## [Data for this task]
☆ ☆ ☆ ☆ ☆ ☆ ☆

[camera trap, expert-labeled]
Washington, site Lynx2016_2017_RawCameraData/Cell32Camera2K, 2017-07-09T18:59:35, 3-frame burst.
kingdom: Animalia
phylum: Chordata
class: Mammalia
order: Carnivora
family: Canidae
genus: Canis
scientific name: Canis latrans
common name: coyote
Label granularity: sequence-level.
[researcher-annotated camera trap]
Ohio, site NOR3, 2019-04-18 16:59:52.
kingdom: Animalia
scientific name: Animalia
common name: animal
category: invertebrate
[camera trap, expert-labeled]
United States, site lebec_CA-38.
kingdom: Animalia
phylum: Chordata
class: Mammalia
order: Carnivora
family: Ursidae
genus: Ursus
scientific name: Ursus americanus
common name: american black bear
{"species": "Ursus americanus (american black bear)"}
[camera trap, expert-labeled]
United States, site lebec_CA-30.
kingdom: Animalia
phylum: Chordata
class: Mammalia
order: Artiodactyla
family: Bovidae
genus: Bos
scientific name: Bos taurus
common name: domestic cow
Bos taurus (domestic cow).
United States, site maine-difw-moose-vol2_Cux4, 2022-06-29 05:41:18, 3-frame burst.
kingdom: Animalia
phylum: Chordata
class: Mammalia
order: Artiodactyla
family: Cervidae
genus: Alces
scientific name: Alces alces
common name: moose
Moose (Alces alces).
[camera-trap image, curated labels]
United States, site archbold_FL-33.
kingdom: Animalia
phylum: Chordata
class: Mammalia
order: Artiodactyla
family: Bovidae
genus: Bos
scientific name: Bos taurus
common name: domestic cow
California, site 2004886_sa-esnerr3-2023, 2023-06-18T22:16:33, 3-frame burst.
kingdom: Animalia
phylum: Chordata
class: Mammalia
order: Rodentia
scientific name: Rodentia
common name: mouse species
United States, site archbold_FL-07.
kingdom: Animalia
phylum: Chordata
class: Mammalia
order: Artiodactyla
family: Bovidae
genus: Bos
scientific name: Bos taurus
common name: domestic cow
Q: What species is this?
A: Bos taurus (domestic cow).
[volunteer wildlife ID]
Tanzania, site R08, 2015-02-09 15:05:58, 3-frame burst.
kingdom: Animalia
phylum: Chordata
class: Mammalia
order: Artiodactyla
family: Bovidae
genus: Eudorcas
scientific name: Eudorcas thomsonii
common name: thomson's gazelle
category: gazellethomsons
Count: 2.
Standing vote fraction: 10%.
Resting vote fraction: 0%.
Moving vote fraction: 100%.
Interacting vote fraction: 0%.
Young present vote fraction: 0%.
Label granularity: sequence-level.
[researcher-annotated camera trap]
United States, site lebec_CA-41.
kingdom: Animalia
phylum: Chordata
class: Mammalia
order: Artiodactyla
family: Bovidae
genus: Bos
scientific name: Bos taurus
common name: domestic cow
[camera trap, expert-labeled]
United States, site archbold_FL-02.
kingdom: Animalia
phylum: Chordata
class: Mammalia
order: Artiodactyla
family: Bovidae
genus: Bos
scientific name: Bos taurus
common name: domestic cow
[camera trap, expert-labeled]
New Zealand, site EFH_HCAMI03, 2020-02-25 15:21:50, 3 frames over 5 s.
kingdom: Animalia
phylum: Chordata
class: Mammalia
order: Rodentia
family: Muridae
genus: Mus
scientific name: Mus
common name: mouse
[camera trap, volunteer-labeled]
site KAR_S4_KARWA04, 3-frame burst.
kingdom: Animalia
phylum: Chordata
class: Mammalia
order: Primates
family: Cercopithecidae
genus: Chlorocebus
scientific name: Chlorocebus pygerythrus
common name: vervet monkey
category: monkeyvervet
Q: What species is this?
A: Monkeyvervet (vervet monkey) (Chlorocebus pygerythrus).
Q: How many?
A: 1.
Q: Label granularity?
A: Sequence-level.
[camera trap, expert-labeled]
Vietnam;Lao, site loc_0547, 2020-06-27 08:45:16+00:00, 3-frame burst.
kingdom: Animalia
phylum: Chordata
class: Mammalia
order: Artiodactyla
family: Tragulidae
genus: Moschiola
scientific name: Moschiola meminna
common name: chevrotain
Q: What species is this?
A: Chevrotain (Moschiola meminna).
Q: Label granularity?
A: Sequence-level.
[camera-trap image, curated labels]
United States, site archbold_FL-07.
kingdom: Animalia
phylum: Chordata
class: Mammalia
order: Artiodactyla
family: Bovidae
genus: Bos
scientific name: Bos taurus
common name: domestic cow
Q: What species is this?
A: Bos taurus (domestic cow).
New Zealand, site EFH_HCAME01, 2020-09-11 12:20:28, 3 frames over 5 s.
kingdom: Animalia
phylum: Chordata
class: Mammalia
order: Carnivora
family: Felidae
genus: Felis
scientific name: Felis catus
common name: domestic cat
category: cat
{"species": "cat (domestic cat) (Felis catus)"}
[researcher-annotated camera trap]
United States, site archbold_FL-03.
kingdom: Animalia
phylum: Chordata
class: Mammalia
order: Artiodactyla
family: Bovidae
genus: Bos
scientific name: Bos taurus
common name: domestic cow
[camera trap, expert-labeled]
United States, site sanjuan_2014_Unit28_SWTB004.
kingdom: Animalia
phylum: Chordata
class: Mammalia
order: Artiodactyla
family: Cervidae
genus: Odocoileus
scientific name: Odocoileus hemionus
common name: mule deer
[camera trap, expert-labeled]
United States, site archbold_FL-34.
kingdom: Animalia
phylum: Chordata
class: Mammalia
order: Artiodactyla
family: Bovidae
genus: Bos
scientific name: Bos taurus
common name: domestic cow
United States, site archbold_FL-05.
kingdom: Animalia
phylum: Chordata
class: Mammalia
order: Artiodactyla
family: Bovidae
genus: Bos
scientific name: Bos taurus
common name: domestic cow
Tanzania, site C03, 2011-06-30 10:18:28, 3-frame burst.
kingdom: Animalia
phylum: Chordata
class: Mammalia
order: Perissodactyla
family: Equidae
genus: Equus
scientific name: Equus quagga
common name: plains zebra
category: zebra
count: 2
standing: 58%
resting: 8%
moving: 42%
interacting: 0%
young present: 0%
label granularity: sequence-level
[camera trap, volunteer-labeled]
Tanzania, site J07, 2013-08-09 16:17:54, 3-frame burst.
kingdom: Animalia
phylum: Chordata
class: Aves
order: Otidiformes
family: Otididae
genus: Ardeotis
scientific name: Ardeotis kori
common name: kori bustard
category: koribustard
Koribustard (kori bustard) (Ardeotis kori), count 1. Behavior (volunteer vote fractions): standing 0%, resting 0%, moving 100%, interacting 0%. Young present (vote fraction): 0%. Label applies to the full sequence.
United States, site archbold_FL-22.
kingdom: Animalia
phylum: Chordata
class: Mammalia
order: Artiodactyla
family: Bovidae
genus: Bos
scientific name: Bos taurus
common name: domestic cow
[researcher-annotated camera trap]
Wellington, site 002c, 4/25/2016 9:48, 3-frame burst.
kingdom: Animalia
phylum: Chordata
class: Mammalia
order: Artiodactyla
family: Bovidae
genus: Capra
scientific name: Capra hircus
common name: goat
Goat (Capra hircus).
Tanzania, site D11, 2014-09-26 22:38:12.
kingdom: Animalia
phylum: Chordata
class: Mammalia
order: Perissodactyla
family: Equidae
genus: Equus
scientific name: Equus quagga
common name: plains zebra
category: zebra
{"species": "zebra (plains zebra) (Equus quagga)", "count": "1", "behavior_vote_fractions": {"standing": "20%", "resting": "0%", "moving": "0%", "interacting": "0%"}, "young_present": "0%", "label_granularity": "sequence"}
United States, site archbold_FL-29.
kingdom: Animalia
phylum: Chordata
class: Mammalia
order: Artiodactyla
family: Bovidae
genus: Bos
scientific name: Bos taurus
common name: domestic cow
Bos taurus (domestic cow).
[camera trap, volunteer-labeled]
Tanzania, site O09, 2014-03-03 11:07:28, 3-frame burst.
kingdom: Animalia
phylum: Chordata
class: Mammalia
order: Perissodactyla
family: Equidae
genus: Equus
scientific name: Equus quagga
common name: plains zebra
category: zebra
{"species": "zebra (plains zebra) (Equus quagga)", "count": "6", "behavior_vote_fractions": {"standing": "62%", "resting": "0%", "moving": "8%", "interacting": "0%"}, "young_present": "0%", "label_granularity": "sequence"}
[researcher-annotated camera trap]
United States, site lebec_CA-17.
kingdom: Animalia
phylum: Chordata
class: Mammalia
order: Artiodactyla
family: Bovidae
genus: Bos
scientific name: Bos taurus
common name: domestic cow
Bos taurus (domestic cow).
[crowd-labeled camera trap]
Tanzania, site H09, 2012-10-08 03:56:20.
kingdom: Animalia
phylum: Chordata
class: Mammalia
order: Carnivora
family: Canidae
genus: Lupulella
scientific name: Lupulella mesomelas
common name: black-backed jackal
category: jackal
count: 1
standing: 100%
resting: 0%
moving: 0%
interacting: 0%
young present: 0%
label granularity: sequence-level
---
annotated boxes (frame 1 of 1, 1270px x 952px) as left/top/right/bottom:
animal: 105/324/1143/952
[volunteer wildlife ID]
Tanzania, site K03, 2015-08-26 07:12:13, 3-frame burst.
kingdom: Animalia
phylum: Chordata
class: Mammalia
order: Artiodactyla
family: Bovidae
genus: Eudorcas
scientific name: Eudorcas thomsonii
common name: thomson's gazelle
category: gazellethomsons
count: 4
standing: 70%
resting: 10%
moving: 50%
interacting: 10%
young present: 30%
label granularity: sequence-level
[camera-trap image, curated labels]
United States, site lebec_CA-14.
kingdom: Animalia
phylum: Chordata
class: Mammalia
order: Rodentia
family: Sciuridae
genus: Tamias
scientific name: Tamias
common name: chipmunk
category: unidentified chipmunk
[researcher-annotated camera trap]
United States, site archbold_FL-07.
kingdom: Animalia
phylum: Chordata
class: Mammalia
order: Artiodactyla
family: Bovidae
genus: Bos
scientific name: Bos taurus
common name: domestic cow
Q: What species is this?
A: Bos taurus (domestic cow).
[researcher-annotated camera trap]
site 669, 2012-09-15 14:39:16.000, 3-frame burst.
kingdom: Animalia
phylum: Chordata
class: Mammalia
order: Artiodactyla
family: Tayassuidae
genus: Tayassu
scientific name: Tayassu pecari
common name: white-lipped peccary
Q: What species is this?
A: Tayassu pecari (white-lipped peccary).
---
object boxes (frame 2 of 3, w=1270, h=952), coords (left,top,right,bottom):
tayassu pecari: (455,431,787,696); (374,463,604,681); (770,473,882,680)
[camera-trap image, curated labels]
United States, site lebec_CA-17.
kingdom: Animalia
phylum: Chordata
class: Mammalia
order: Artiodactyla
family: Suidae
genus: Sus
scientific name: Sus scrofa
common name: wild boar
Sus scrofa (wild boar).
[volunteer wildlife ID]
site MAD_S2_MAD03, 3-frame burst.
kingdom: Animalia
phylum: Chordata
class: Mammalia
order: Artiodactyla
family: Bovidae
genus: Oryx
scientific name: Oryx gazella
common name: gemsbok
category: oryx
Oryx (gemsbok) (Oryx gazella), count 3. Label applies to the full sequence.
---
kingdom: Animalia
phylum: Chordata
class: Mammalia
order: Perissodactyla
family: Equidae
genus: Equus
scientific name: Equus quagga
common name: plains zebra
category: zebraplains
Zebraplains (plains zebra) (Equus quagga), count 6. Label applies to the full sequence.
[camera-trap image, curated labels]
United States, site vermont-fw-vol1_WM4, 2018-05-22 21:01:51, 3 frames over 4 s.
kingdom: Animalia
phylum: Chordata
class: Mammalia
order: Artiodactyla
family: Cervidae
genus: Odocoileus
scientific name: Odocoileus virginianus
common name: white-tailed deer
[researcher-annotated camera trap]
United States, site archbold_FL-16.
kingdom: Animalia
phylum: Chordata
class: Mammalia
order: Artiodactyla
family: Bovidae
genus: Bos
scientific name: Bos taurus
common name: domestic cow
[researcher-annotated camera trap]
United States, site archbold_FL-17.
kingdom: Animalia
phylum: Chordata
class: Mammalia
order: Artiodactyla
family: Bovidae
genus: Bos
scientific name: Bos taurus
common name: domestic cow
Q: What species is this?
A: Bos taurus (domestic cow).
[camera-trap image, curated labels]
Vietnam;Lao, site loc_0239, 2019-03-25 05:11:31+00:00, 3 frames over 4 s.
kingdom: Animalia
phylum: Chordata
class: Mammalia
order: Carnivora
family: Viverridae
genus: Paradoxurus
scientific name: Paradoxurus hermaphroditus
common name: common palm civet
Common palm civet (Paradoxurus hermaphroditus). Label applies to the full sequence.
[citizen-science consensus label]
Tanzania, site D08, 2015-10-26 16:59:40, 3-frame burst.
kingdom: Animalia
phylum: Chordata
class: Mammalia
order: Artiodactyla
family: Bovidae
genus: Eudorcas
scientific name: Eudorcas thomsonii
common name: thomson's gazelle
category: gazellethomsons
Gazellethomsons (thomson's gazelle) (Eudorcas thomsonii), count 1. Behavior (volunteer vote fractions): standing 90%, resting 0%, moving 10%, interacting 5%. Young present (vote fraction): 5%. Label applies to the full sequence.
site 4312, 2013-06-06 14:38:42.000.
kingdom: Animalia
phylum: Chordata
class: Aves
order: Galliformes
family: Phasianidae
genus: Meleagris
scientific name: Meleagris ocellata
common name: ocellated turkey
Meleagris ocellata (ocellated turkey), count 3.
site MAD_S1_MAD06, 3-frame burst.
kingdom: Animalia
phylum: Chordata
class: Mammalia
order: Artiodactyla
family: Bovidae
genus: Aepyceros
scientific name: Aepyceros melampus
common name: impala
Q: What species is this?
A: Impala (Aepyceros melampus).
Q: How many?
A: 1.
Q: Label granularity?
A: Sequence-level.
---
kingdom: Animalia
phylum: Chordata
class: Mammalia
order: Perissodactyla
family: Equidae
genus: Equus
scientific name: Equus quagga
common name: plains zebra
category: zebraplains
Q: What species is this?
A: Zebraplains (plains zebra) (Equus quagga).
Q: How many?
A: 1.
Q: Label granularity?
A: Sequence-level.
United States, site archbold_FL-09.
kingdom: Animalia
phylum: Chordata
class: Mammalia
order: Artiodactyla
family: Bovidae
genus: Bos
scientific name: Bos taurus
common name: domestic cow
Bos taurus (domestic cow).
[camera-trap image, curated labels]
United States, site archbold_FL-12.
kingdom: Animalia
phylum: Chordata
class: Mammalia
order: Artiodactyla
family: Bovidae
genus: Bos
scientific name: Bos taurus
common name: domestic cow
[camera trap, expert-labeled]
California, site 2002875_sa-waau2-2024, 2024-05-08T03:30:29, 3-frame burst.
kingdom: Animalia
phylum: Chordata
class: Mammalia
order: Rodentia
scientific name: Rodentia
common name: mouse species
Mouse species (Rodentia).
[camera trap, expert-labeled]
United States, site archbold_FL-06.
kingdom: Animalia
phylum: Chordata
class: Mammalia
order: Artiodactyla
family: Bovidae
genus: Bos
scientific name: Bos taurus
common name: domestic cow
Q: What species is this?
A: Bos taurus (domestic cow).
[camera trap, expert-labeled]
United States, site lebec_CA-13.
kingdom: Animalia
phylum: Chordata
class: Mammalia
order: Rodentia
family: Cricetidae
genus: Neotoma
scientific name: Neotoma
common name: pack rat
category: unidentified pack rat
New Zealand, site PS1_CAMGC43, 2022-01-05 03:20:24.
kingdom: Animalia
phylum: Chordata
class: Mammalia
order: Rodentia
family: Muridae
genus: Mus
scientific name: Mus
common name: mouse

☆ ☆ ☆ ☆ ☆ ☆ ☆

## [Assignment]
For this listing, copy out every line that includes the word "Tanzania".

## [The completed task]
Tanzania, site R08, 2015-02-09 15:05:58, 3-frame burst.
Tanzania, site C03, 2011-06-30 10:18:28, 3-frame burst.
Tanzania, site J07, 2013-08-09 16:17:54, 3-frame burst.
Tanzania, site D11, 2014-09-26 22:38:12.
Tanzania, site O09, 2014-03-03 11:07:28, 3-frame burst.
Tanzania, site H09, 2012-10-08 03:56:20.
Tanzania, site K03, 2015-08-26 07:12:13, 3-frame burst.
Tanzania, site D08, 2015-10-26 16:59:40, 3-frame burst.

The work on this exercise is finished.